As Financial Literacy Month continues, AFRO wants to pay special attention to the financial health of seniors. In this month’s special edition, we have included two relevant questions on planning and using social security benefits.

In response, we have expert Russell Gloor, who is National Social Security Advisor for the Association of Mature American Citizens Foundation (AMAC Foundation), the nonprofit arm of the Association of Mature American Citizens (AMAC ).

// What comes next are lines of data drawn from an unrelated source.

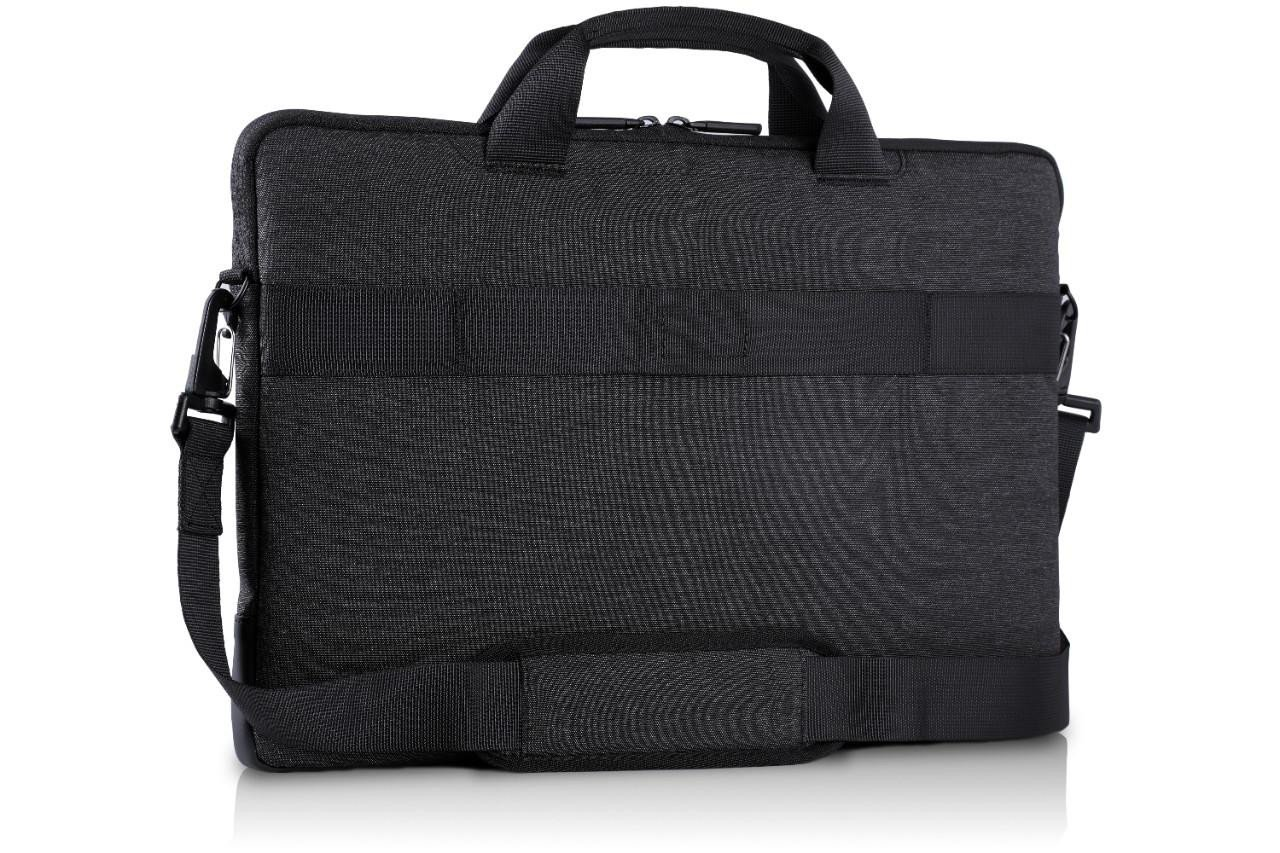 Geanta Dell Notebook Carrying Case Professional 15'' - imaginea 2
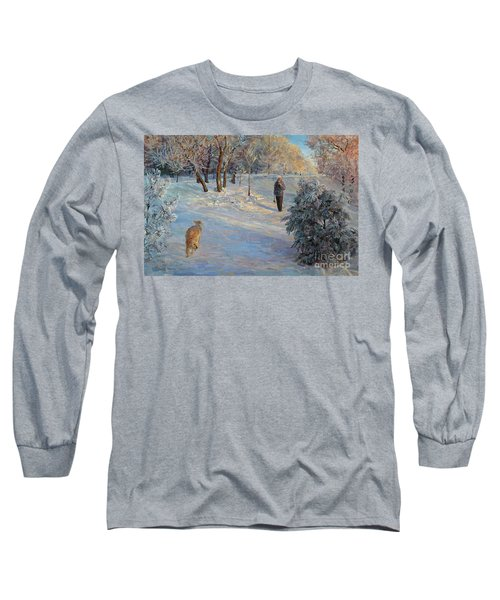 Walking In A Winter Park Long Sleeve T-Shirt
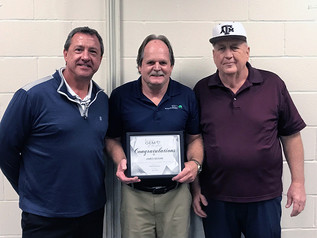 JAMES MOORE NAMED CUSTODIAL GEM OF THE YEAR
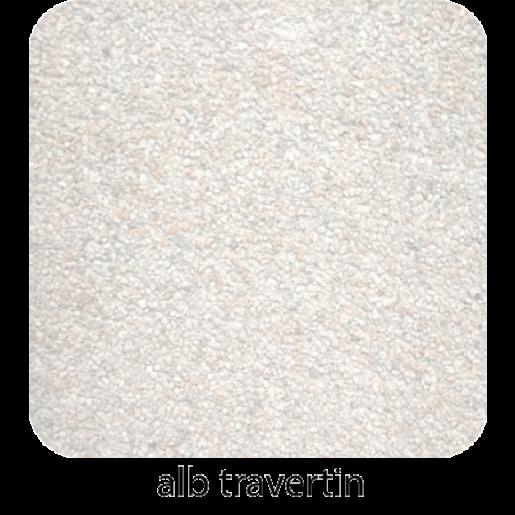 Alpin 30x20x6 cm, Alb travertin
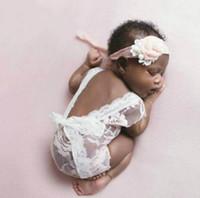Wholesale vintage newborn photography props resale online - Newborn Lace Romper Photography Prop Open Back Romper Vintage baby summer clothes colours no headware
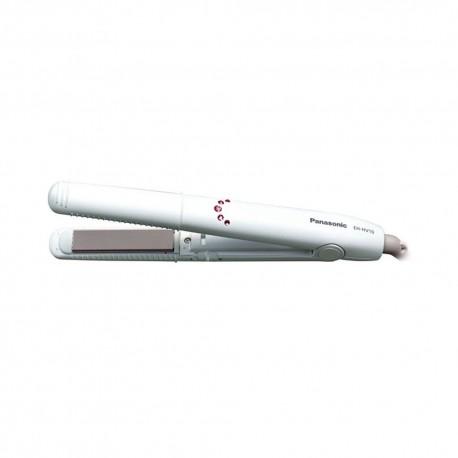 Panasonic 二合一美髮造型器 EH-HV10 (白色)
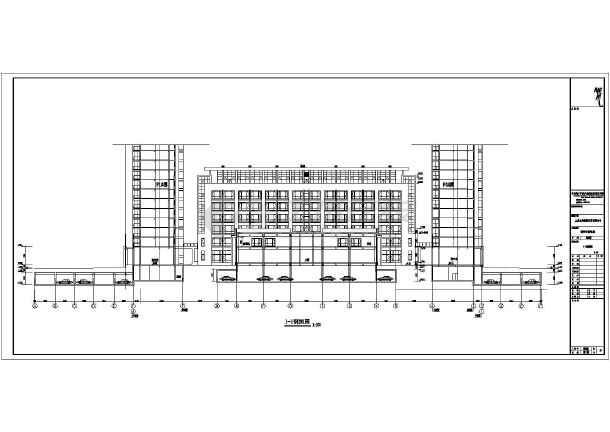 某地七层框架结构五星酒店宾馆建筑设计施工图纸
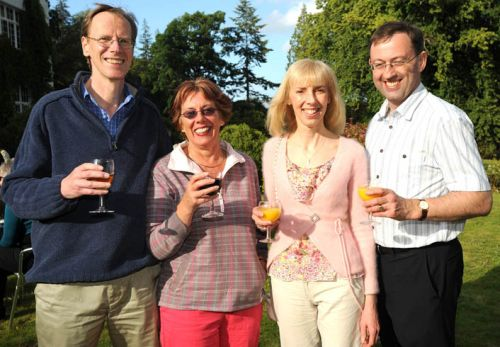 Inverness Chamber of Commerce BBQ at Achnagairn House Hotel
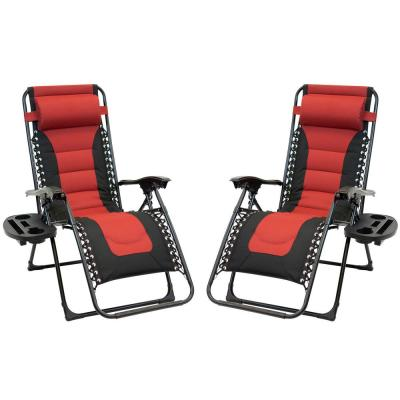 Black Frame Red and Black Patio Premier Padded Gravity Foldable Chairs with Foot Cover and Big Cupholder (2-Pack)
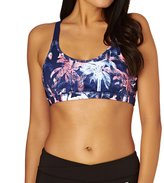 Roxy Lhassa Sports Bra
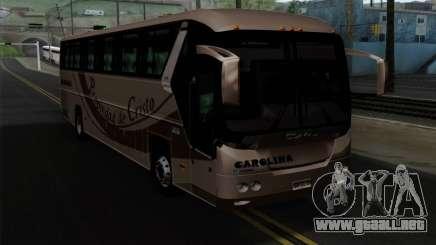 Comil Campione Carolina para GTA San Andreas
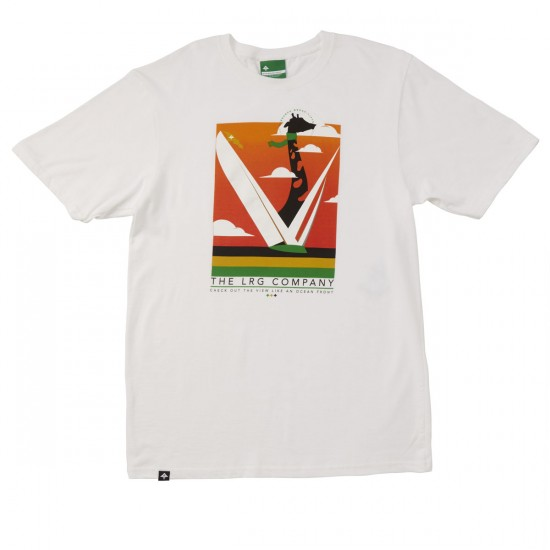 LRG Get Out The View T-Shirt - White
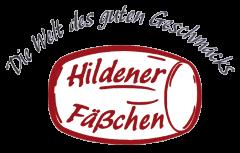 Hildener Fäßchen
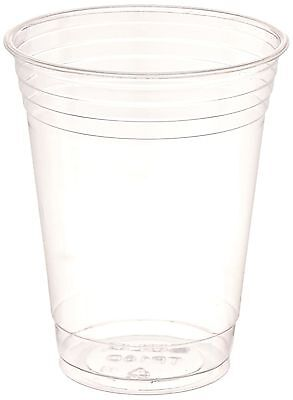 SOLO Cup Company Plastic Party Cold Cups 16 oz Clear 100 pack New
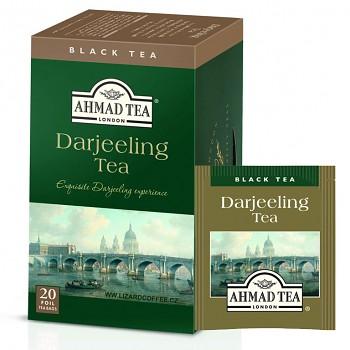Čaj Ahmad Tea Darjeeling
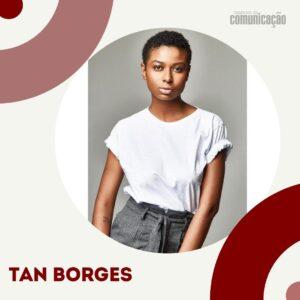 @borges.tan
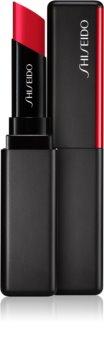Shiseido VisionAiry Gel Lipstick гел-червило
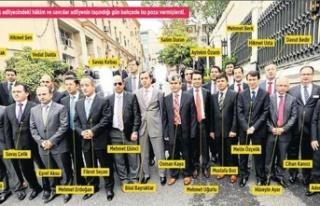 Balyoz Kumpası Hakim ve Savcılarına Ağırlaştırılmış...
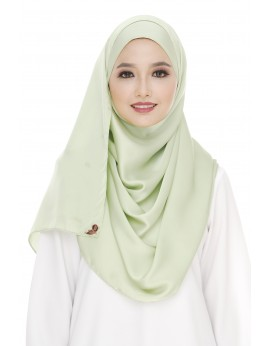 Lamia Collection in Foam Green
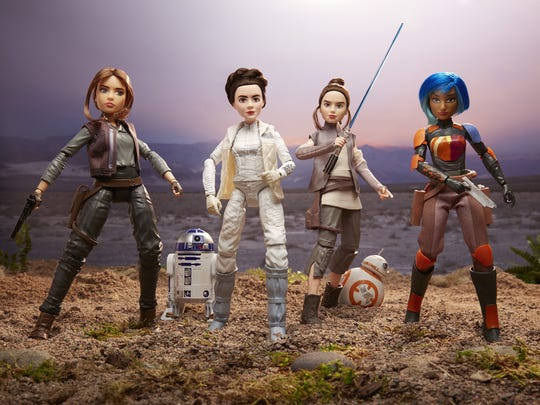Toys from the 'Forces of Destiny' line including Jyn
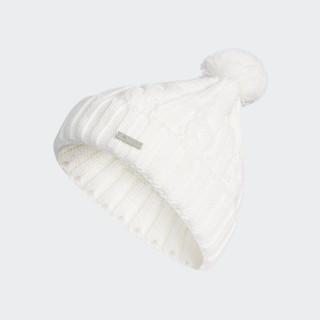 Solid Pompom Beanie White CZ0222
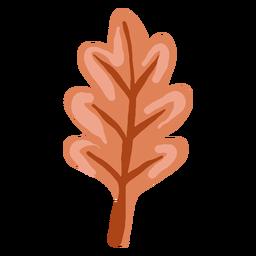 Folha de carvalho marrom brilhante desenhada de mão
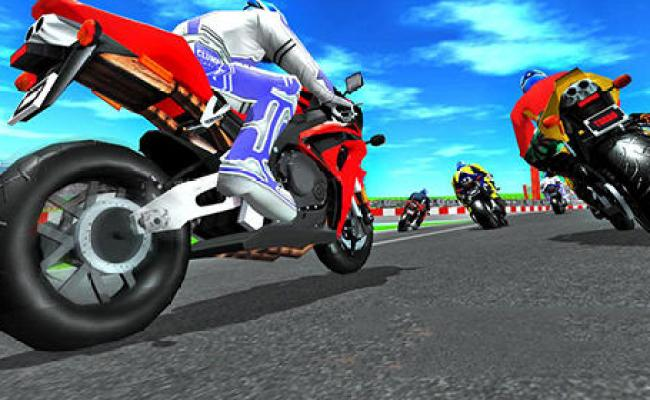 Bike Racing 2019 For Android Download Apk Free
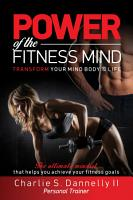 POWER of the FITNESS MIND PDF
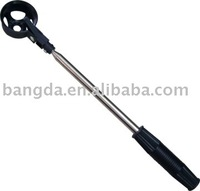 telescopic golf retriever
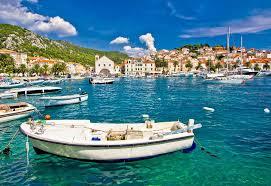 Горящий тур Хорватия от  439 eur  c авиа из Киева - купить онлайн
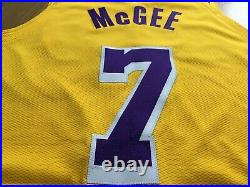 JAVALE MCGEE Los Angeles Lakers nike pro cut game issued jersey kobe authentic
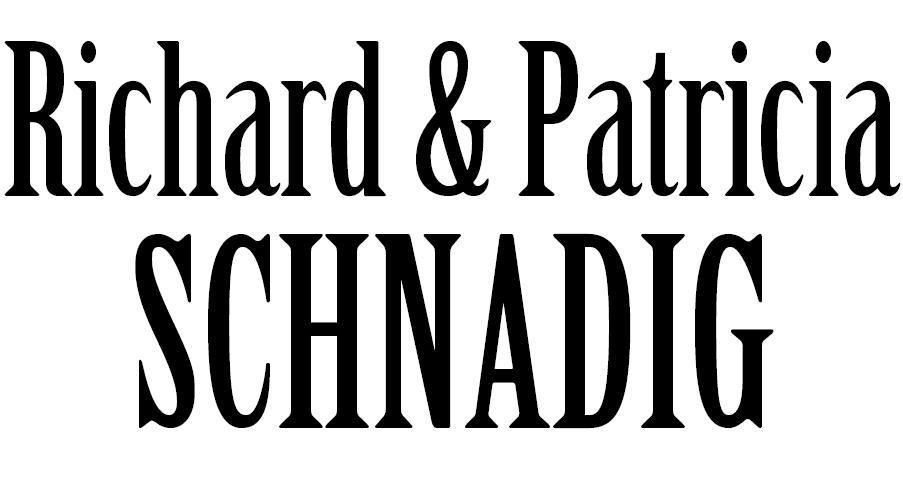 Richard_Patricia Schnadig
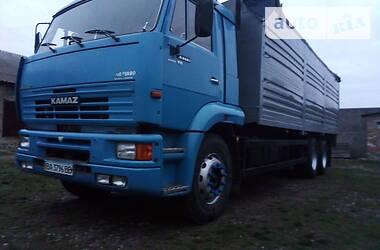 КамАЗ 65117 2008 в Долинской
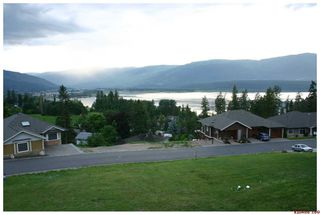 Photo 58: #32; 2990 - 20th Street N.E. in Salmon Arm: Upper Lakeshore Road Residential Detached for sale (Salmon Armq)  : MLS®# 10046022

Dear Rusty: I plan to retire at 62, in a year. I have been coached (if financially possible) to leave my social security earnings to my wife to collect in the future if I die, given that she was a homemaker during majority of his earning years. My instinct is to bring in Social Security (I understand I’m settling for a lesser amount at age 62) as soon as possible given the forecast of our government’s inability to fund Social Security for the rest of my life. . No one has a crystal ball and no one knows what our government will or will not be able to fund even next week, so we weigh what we know and see, and then we decide. Is my question clear?



Dear Skeptic,

Your question is clear but contains two opposing factors: you say that you wish to support your wife well if you die, but you also say that you wish to apply at 62 because you are not sure that the security Social (SS) will be there in the future. Still, applying at age 62 will mean the lowest possible survivor benefit for your wife, because her widow’s benefit will be the amount you’ll receive when you die. I will try to put all of this into perspective for you.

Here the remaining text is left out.